New Delhi, Jan 28 (IANS) The woes of Zee and Essel Group Chairman Subhash Chandra, who last week apologised to bankers, NBFCs and mutual funds for "not having lived up to their expectations", may have begun with the announcement to divest up to 50 per cent of stake in the cash-rich Zee Entertainment Enterprises Ltd (ZEEL).
The Essel Group had in November announced that the company would sell part of its stake in Zee Entertainment to a global investor as part of a "strategic review of its businesses in view of the changing global media landscape".
The potential partners in the race for Zee are reported to be global tech giants - Facebook, Apple, Amazon, Netflix and Google (FAANG) - apart from John Malone's Liberty Global, Sony, Disney, Turner and Viacom.
Even Chinese giant Tencent and American telecom firm Comcast Corp's names have cropped up.

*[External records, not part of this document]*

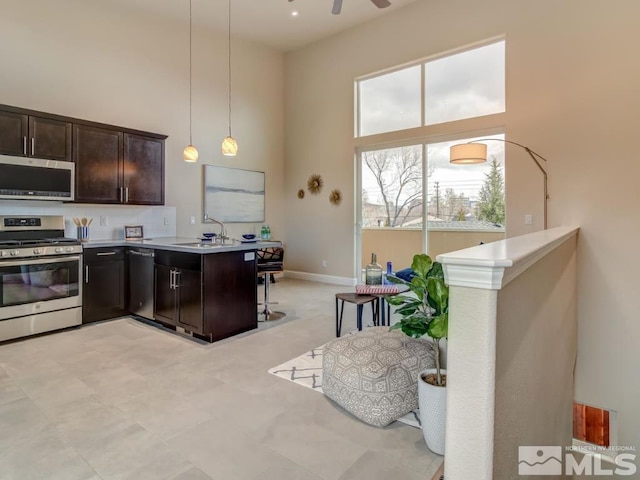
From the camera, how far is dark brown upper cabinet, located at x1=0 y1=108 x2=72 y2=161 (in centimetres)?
365

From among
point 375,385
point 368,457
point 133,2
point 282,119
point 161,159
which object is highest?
point 133,2

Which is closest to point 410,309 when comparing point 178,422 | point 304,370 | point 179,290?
point 304,370

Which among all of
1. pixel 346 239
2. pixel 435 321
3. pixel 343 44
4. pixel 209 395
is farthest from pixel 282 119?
pixel 435 321

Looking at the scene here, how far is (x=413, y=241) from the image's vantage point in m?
5.88

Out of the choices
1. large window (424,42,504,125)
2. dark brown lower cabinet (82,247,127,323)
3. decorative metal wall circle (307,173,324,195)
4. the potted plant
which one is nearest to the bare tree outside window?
large window (424,42,504,125)

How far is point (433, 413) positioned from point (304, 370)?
1307 millimetres

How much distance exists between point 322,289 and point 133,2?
5.02m

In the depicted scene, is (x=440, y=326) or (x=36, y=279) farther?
(x=36, y=279)

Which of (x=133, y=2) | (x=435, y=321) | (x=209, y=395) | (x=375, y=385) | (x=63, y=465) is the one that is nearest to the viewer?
(x=435, y=321)

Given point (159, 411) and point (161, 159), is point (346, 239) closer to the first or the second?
point (161, 159)

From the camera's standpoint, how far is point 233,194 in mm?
6535

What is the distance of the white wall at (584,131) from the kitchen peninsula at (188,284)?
11.5 ft

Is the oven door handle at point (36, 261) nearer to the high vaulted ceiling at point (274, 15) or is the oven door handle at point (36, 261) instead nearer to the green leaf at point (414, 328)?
the high vaulted ceiling at point (274, 15)

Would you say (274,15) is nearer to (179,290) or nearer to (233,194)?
(233,194)
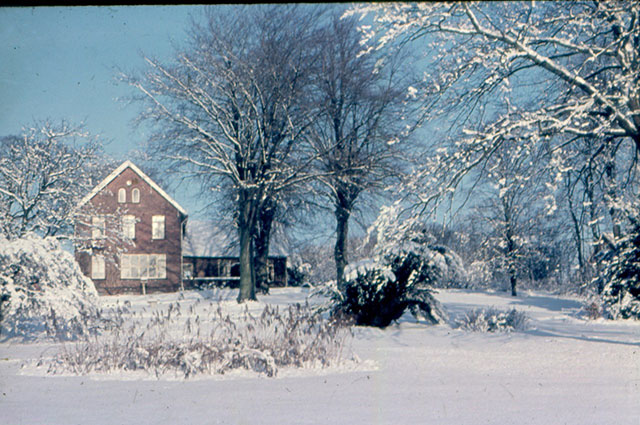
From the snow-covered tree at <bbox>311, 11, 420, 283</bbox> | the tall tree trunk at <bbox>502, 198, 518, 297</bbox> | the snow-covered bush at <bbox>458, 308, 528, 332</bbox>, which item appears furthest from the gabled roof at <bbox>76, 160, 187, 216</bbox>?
the tall tree trunk at <bbox>502, 198, 518, 297</bbox>

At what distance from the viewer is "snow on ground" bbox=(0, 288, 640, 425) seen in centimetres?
495

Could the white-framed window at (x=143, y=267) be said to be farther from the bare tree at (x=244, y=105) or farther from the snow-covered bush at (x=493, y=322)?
the snow-covered bush at (x=493, y=322)

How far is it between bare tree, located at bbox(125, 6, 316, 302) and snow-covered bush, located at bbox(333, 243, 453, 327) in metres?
6.43

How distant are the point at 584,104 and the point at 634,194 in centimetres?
559

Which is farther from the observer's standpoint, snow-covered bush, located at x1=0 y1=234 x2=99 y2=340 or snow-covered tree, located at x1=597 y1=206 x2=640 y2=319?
snow-covered tree, located at x1=597 y1=206 x2=640 y2=319

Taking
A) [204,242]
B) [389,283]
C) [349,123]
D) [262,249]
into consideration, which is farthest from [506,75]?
[204,242]

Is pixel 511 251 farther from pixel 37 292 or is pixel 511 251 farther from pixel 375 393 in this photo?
pixel 375 393

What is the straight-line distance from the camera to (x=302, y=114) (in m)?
17.2

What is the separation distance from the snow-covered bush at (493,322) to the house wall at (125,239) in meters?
8.70

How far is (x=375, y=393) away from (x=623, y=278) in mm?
11161

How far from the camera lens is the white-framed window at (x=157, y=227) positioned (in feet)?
74.7

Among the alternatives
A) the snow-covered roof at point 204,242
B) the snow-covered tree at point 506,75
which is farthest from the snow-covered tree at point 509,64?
the snow-covered roof at point 204,242

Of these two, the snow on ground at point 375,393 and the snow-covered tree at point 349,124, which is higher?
the snow-covered tree at point 349,124

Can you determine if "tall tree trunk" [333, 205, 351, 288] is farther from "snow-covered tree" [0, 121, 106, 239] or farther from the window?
the window
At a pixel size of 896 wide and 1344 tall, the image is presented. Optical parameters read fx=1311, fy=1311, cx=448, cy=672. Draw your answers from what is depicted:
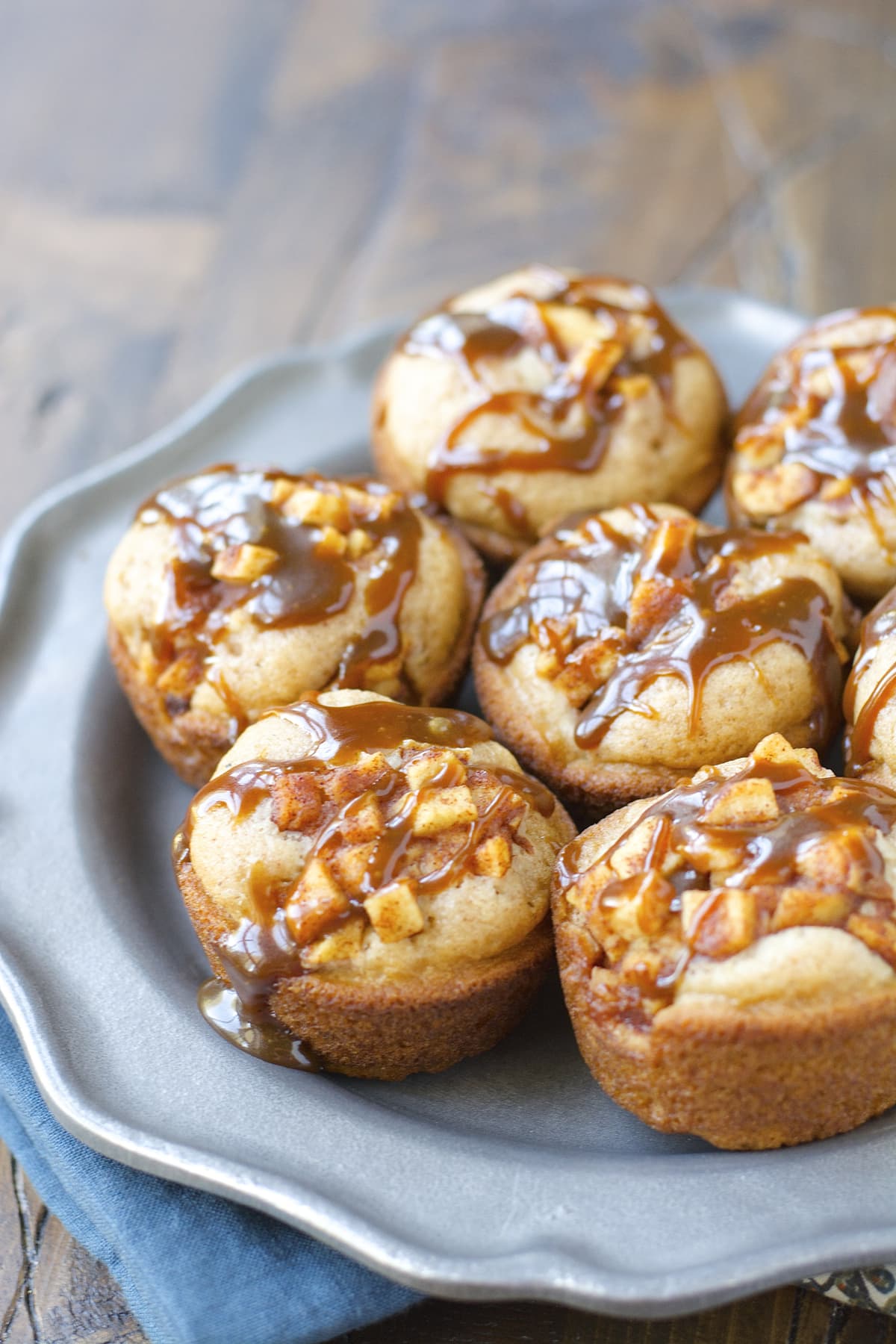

It is clear that by selling half of Zee Entertainment stake to a global company, Chandra wants a partner to make his company a global media powerhouse.
But selling 50 per cent stake in cash-rich Zee Entertainment may not go down well with the stakeholders as Chandra's other ventures are currently deep in the red.
The Essel Group's total debt is estimated at over Rs 20,000 crore, and to make matters worse, none of it is in Zee Entertainment which at least has cash flows and could service debt.
Essel has appointed Goldman Sachs as its investment banker and LionTree as an international strategic adviser for selecting a global partner for Zee, especially to strengthen the presence of its over-the-top (OTT) service ZEE5.
Zee has already taken its OTT video service, ZEE5, to over 190 countries.
OTT players with Indian content like Zee have the potential to tap into the global markets that have a sizable diaspora that pays higher average fees for content but for that, selling half the stake in Zee Entertainment may not be a good idea especially when there are huge liabilities in other ventures.